▼

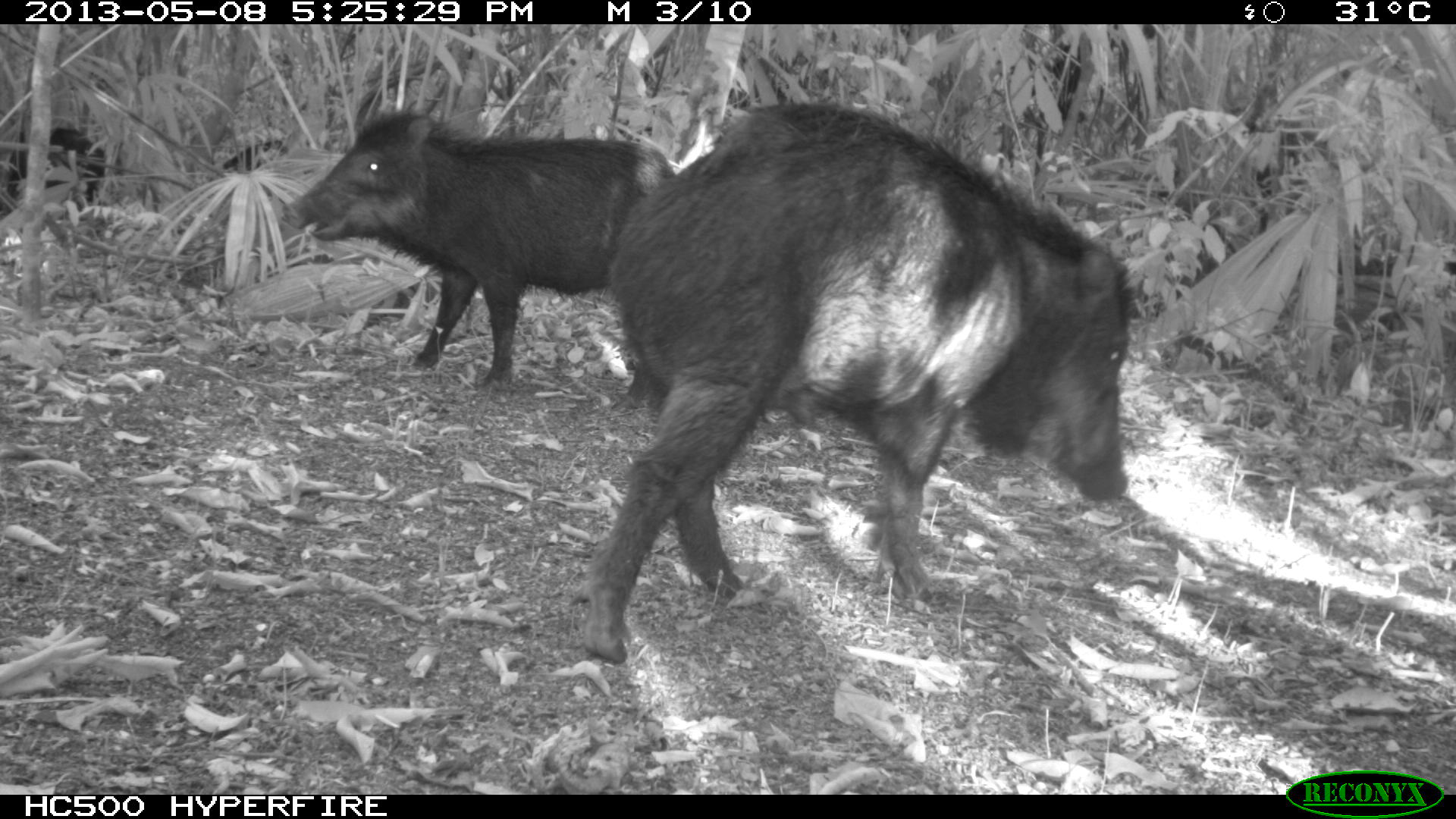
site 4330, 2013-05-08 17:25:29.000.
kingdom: Animalia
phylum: Chordata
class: Mammalia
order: Artiodactyla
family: Tayassuidae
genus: Tayassu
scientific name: Tayassu pecari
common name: white-lipped peccary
Tayassu pecari (white-lipped peccary), count 4.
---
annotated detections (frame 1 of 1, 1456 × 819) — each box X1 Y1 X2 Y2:
tayassu pecari: 569 99 1131 663; 281 106 675 413; 3 125 107 207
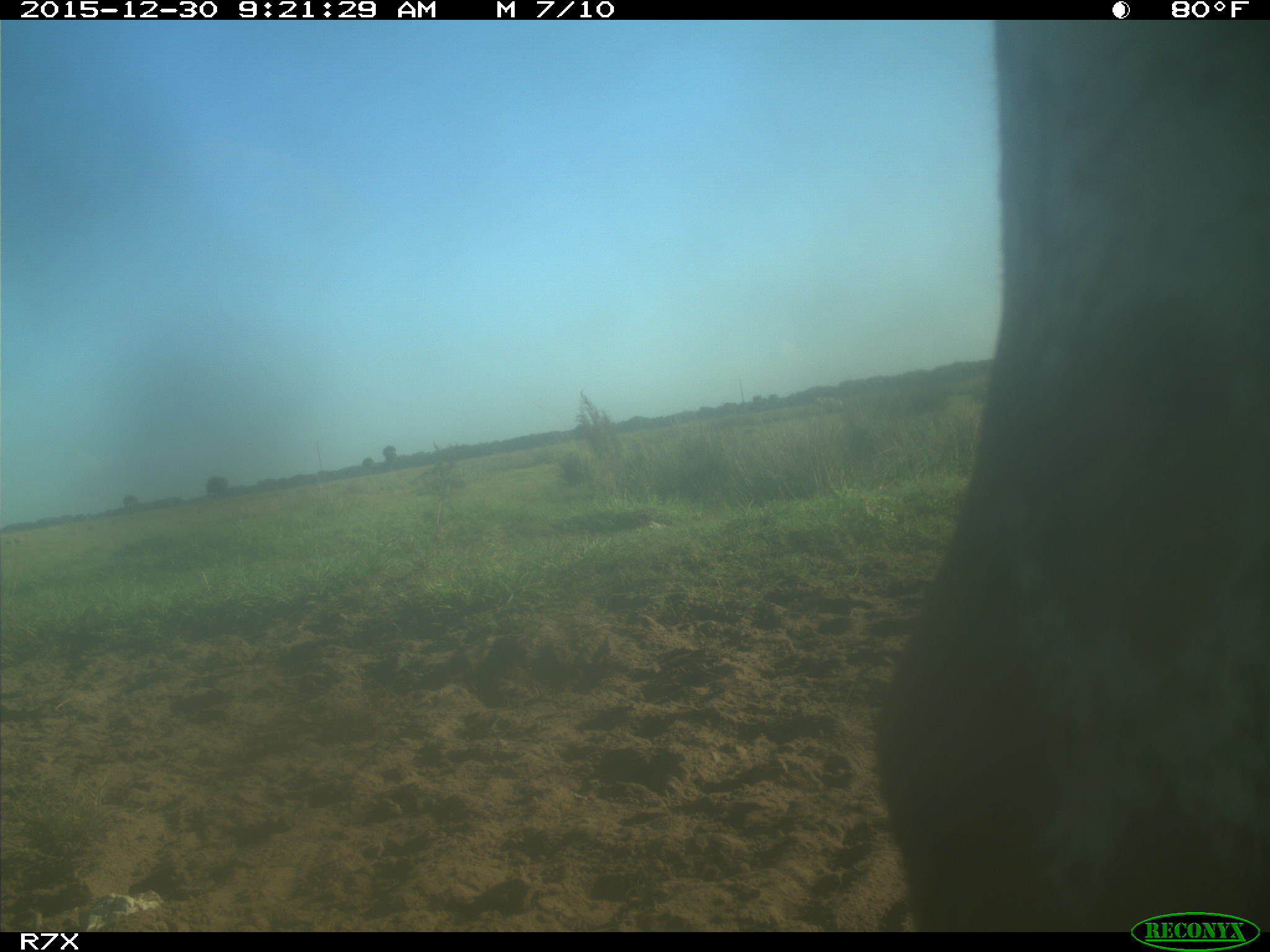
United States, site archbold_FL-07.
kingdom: Animalia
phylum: Chordata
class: Mammalia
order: Artiodactyla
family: Bovidae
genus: Bos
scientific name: Bos taurus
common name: domestic cow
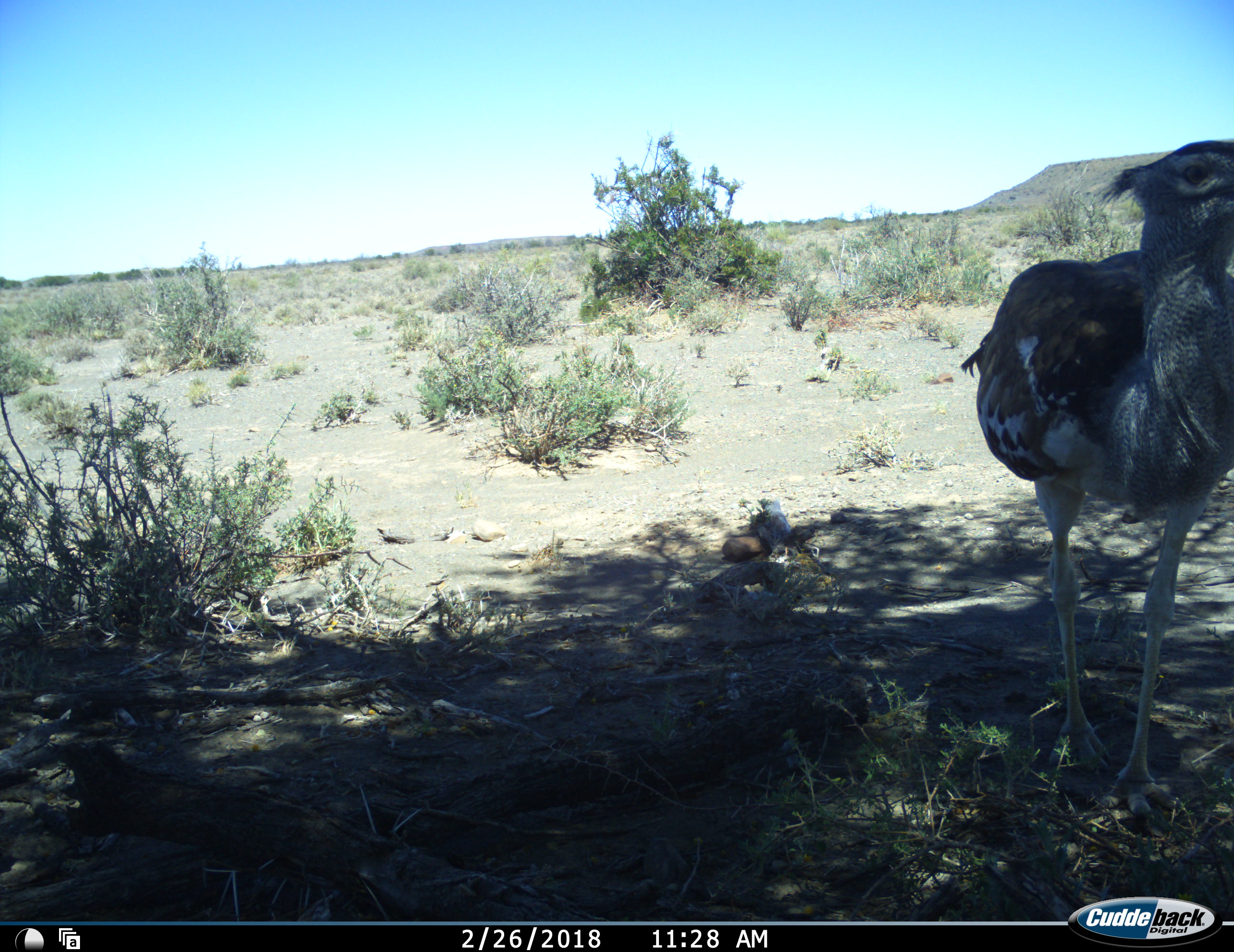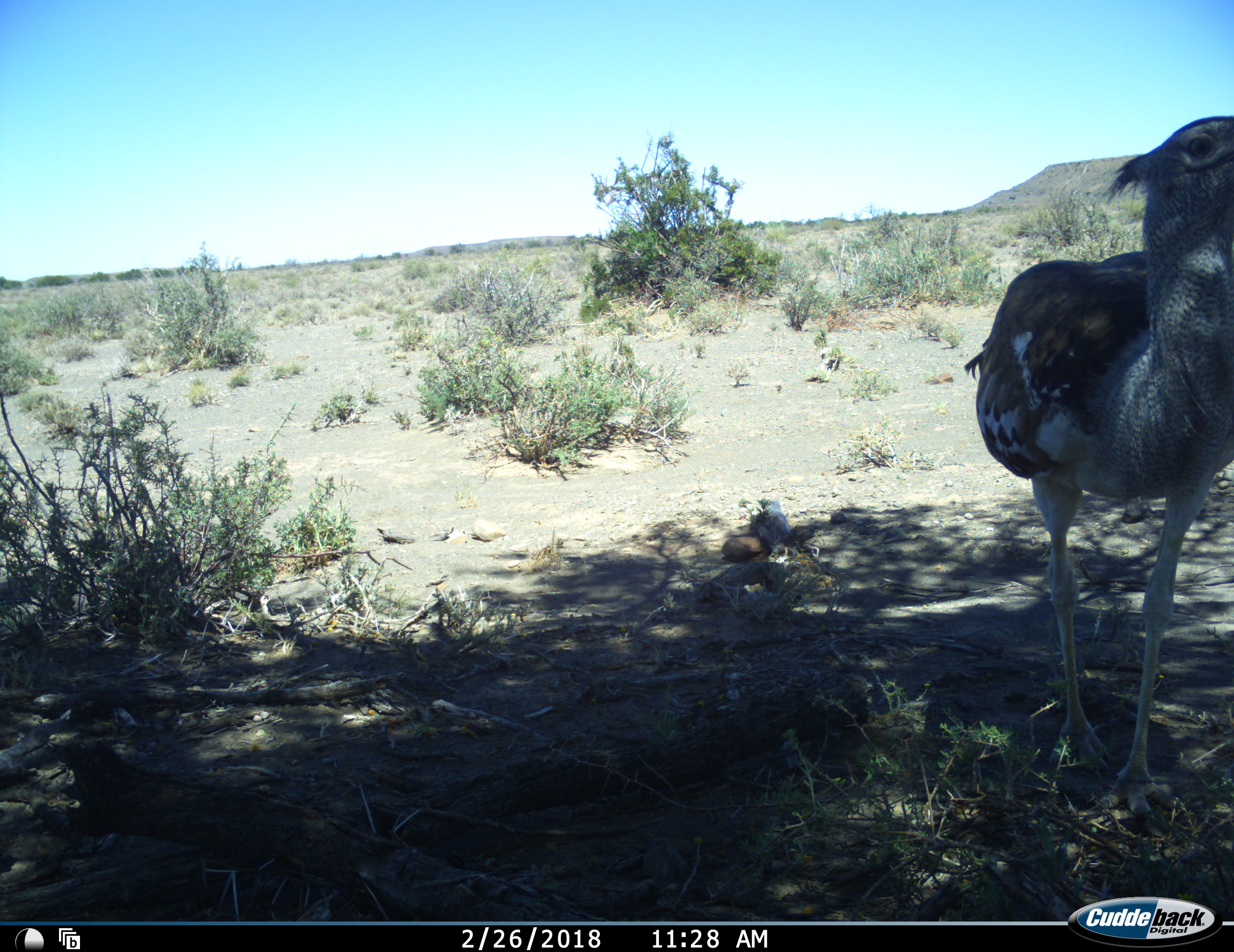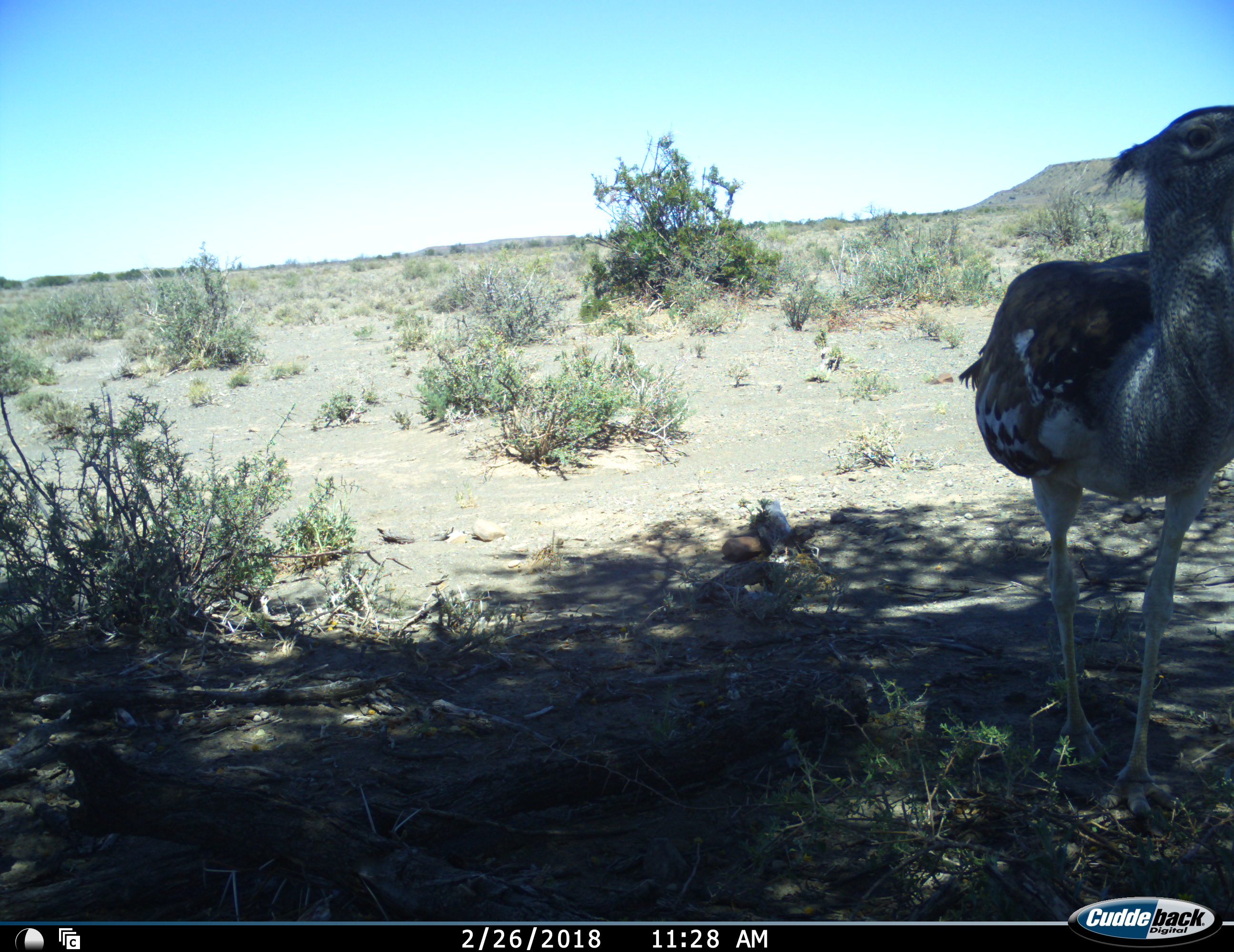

▲

- [Problem details] Exact repetition of all the records is required, with the pictures excluded.

- [Result]
site 4330, 2013-05-08 17:25:29.000.
kingdom: Animalia
phylum: Chordata
class: Mammalia
order: Artiodactyla
family: Tayassuidae
genus: Tayassu
scientific name: Tayassu pecari
common name: white-lipped peccary
Tayassu pecari (white-lipped peccary), count 4.
---
annotated detections (frame 1 of 1, 1456 × 819) — each box X1 Y1 X2 Y2:
tayassu pecari: 569 99 1131 663; 281 106 675 413; 3 125 107 207
United States, site archbold_FL-07.
kingdom: Animalia
phylum: Chordata
class: Mammalia
order: Artiodactyla
family: Bovidae
genus: Bos
scientific name: Bos taurus
common name: domestic cow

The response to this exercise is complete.